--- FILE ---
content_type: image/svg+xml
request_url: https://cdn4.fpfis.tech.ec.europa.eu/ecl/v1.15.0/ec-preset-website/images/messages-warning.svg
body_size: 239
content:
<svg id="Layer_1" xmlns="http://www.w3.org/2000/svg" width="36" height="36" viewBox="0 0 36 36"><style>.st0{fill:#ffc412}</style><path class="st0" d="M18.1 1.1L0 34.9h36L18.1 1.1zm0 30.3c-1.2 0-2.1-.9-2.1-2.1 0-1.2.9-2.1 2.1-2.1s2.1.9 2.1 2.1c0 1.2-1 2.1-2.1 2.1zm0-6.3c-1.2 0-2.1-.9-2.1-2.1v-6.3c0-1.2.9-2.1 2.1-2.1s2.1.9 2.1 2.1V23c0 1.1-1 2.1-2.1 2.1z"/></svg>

--- --- ---

The output should match the records above exactly, line for line.

**Finished exercise**
--- FILE ---
content_type: image/svg+xml
request_url: https://cdn4.fpfis.tech.ec.europa.eu/ecl/v1.15.0/ec-preset-website/images/messages-warning.svg
body_size: 239
content:
<svg id="Layer_1" xmlns="http://www.w3.org/2000/svg" width="36" height="36" viewBox="0 0 36 36"><style>.st0{fill:#ffc412}</style><path class="st0" d="M18.1 1.1L0 34.9h36L18.1 1.1zm0 30.3c-1.2 0-2.1-.9-2.1-2.1 0-1.2.9-2.1 2.1-2.1s2.1.9 2.1 2.1c0 1.2-1 2.1-2.1 2.1zm0-6.3c-1.2 0-2.1-.9-2.1-2.1v-6.3c0-1.2.9-2.1 2.1-2.1s2.1.9 2.1 2.1V23c0 1.1-1 2.1-2.1 2.1z"/></svg>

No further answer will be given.